L'occupazione illegittima di un immobile da parte di un Ente Pubblico, in assenza di un valido e tempestivo provvedimento espropriativo, rappresenta una violazione del diritto di proprietà che pone il privato di fronte alla necessità di tutelarsi. La giurisprudenza più recente ha profondamente ridefinito il quadro normativo in materia, offrendo al cittadino strumenti di tutela più netti.
Superamento della Distinzione tra Occupazione
Un punto fondamentale da chiarire è che, nell'attuale panorama giurisprudenziale, è stato superato il tradizionale distinguo tra occupazione acquisitiva (o appropriativa) e occupazione usurpativa.
- L'occupazione appropriativa, di creazione giurisprudenziale, si verificava quando l'Ente, dopo un'iniziale occupazione legittima (magari in vista di un'espropriazione), trasformava il fondo per un'opera pubblica senza emettere il decreto di esproprio nei termini, comportando comunque l'acquisizione della proprietà da parte della P.A., fermo restando l'obbligo dell'autorità pubblica di risarcire il danno cagionato al privato spossessato, da commisurarsi in base al valore del bene.
- L'occupazione usurpativa, diversamente, si aveva in assenza di qualsiasi dichiarazione di pubblica utilità o provvedimento amministrativo e, aspetto essenziale, non comportava l'acquisizione della proprietà da parte della P.A., che pertanto restava esposta alla richiesta di restituzione del bene occupato, oltre che al risarcimento del danno che la condotta illecita avesse prodotto.

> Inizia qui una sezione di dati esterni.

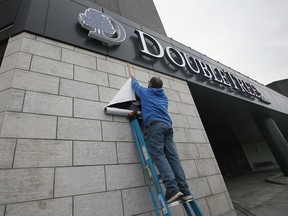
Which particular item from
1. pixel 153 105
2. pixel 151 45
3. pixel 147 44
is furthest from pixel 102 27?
pixel 153 105

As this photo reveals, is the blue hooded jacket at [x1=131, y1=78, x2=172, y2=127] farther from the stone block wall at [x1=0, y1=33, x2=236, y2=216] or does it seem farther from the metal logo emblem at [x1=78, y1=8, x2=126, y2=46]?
the metal logo emblem at [x1=78, y1=8, x2=126, y2=46]

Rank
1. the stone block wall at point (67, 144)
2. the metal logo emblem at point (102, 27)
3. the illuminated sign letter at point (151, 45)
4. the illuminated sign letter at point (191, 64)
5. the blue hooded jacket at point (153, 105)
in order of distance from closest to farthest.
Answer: the stone block wall at point (67, 144), the blue hooded jacket at point (153, 105), the metal logo emblem at point (102, 27), the illuminated sign letter at point (151, 45), the illuminated sign letter at point (191, 64)

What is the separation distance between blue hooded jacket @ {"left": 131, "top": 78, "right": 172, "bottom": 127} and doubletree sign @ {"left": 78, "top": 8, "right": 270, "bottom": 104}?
1.41m

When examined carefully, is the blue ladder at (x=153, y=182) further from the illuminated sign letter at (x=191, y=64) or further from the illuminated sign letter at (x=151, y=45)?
the illuminated sign letter at (x=191, y=64)

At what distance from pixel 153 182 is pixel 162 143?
484mm

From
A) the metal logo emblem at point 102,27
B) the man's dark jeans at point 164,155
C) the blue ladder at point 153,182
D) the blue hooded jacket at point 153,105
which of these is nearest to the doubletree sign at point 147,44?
the metal logo emblem at point 102,27

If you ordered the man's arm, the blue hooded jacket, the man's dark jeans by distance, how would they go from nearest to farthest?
1. the man's dark jeans
2. the blue hooded jacket
3. the man's arm

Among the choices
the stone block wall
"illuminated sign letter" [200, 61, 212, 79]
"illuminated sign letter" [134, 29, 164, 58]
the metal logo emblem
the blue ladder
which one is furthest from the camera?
"illuminated sign letter" [200, 61, 212, 79]

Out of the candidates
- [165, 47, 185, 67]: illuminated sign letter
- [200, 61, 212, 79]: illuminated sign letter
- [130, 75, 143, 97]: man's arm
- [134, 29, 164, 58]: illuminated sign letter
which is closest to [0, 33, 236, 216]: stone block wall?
[130, 75, 143, 97]: man's arm

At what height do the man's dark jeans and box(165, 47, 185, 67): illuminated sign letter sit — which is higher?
box(165, 47, 185, 67): illuminated sign letter

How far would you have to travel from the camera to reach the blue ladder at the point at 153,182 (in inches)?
72.9

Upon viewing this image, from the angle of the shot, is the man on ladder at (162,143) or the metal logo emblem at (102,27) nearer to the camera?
the man on ladder at (162,143)

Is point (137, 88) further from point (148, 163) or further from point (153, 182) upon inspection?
point (153, 182)

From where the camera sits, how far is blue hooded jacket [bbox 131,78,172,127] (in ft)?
7.84
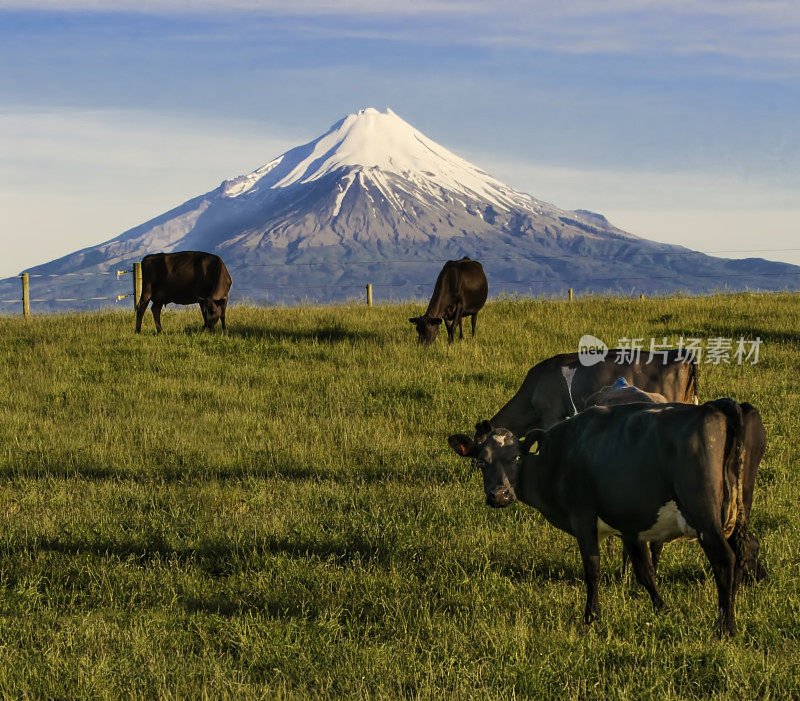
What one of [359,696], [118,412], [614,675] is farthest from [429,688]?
[118,412]

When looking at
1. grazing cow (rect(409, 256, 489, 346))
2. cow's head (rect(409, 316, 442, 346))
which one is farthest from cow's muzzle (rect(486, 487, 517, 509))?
grazing cow (rect(409, 256, 489, 346))

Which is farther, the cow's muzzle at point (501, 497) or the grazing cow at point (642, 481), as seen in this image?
the cow's muzzle at point (501, 497)

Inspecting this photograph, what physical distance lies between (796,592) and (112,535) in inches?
234

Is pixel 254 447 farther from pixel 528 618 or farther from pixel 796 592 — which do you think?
pixel 796 592

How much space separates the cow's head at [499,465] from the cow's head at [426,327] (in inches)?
540

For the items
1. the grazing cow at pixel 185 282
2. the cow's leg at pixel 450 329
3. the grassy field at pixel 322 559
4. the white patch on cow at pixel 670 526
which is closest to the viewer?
the grassy field at pixel 322 559

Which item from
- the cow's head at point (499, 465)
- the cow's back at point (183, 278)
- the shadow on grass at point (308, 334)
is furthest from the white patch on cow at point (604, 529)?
the cow's back at point (183, 278)

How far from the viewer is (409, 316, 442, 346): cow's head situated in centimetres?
2096

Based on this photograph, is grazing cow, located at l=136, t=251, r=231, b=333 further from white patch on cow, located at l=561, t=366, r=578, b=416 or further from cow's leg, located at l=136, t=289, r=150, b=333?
white patch on cow, located at l=561, t=366, r=578, b=416

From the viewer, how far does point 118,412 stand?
14.8m

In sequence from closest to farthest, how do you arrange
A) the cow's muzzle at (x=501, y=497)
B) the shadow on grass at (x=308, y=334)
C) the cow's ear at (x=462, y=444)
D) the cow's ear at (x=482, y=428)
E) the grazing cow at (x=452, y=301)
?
the cow's muzzle at (x=501, y=497), the cow's ear at (x=462, y=444), the cow's ear at (x=482, y=428), the shadow on grass at (x=308, y=334), the grazing cow at (x=452, y=301)

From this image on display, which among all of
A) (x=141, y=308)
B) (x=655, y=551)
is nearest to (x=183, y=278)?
(x=141, y=308)

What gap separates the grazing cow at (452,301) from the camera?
2130 cm

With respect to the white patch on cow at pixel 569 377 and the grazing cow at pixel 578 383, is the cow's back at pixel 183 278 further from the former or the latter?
the white patch on cow at pixel 569 377
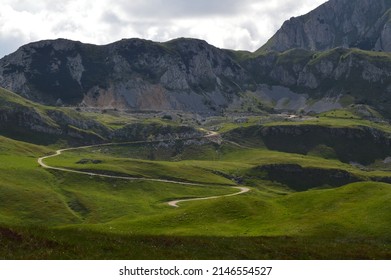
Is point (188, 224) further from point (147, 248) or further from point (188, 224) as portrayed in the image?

A differenza della forma appropriativa, si caratterizzava, dunque, come un'occupazione illegittima fin dal principio, configurante un comportamento privo di qualsivoglia base legale e alla quale veniva riconosciuta natura di illecito permanente.
Oggi, alla luce del contributo offerto dalla giurisprudenza della CEDU ogni forma di occupazione illegittima di un fondo privato da parte della Pubblica Amministrazione è considerata un illecito di natura permanente. Ciò significa che l'Ente, a prescindere dalle modalità con cui si sia immesso nel bene sottraendone la disponibilità al legittimo proprietario, non può acquisire automaticamente la proprietà del bene per effetto della trasformazione o dell'irreversibile destinazione ad uso pubblico. Il diritto di proprietà resta infatti in capo al privato fino a quando non intervenga un atto formale di acquisizione e, sino a tale momento, può agire per far cessare il comportamento illegittimo perpetrato nei suoi confronti.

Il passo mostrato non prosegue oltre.